Your instructions – In the listing below, which lines contain the string "give"? Copy them all.

━━━━━━━━━━━━━━━━━━━━

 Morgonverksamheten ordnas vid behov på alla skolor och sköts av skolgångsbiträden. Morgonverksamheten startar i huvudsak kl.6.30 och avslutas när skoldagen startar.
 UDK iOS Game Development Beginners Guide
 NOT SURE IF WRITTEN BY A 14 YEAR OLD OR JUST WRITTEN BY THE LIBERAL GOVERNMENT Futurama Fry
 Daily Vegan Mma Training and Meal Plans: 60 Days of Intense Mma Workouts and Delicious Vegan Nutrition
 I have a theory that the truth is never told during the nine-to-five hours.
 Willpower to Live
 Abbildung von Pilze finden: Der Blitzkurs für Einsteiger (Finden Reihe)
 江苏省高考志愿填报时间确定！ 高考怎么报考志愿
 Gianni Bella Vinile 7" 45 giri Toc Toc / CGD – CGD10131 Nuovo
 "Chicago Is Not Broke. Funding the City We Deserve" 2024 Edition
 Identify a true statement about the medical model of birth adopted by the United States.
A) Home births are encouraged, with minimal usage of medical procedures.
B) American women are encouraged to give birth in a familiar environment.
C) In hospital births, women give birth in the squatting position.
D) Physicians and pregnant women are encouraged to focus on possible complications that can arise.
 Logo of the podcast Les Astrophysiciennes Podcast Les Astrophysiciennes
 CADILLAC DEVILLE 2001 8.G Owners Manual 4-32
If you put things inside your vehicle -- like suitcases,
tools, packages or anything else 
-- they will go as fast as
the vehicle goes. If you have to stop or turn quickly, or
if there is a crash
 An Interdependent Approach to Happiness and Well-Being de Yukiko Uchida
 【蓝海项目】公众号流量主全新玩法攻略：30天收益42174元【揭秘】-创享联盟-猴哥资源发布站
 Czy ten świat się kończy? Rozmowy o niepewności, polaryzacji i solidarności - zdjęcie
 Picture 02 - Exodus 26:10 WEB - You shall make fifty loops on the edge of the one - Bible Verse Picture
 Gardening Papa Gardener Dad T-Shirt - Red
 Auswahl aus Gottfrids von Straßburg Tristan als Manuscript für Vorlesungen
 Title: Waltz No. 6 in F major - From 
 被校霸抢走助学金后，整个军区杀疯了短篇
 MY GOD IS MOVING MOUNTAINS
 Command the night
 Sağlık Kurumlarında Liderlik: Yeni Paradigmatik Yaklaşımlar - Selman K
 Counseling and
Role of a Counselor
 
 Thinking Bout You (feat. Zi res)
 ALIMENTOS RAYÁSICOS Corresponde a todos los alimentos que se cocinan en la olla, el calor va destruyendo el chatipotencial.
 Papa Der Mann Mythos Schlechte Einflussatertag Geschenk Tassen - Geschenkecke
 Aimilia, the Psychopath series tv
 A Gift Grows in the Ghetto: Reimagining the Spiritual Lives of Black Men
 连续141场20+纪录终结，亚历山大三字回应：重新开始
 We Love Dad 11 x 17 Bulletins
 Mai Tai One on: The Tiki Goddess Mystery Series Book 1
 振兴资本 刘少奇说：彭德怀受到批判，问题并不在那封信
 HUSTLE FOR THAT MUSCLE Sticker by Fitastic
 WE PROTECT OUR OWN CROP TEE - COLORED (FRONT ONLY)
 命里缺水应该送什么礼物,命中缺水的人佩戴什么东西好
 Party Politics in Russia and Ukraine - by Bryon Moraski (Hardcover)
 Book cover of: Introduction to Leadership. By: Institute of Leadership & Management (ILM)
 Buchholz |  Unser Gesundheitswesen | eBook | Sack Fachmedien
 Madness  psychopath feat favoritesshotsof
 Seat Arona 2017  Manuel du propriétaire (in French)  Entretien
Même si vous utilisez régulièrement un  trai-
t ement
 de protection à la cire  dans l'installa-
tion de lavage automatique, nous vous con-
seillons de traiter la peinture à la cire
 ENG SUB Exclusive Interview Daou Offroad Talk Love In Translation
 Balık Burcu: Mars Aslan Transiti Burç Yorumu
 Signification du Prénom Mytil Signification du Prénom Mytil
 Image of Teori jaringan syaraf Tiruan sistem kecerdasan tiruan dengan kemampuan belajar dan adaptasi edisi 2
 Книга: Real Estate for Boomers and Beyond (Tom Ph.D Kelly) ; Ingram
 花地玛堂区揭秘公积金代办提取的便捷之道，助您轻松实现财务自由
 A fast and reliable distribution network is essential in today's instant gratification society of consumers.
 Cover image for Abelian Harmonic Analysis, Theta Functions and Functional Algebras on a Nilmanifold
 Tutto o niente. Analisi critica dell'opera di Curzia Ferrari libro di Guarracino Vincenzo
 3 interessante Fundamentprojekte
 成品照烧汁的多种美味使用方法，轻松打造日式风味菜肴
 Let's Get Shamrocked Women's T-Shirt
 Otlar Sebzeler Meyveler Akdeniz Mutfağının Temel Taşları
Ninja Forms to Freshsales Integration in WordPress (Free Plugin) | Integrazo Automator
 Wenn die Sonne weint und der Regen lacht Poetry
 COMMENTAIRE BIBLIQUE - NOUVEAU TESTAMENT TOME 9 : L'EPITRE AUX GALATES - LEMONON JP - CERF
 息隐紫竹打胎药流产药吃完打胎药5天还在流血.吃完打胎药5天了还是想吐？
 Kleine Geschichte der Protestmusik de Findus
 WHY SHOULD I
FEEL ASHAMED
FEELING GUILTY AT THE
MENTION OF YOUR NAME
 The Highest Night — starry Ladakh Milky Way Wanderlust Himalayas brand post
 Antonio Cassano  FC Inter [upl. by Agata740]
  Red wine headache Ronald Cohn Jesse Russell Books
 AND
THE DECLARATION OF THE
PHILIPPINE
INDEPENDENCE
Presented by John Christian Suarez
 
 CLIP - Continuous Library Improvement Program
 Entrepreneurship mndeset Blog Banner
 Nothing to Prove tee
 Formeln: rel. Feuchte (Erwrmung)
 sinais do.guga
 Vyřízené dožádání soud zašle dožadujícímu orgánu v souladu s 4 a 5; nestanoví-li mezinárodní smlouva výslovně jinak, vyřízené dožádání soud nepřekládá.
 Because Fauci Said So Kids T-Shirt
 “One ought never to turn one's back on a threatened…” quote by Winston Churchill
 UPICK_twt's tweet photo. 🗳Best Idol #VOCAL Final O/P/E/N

━━━━━━━━━━━━━━━━━━━━

Task response –
B) American women are encouraged to give birth in a familiar environment.
C) In hospital births, women give birth in the squatting position.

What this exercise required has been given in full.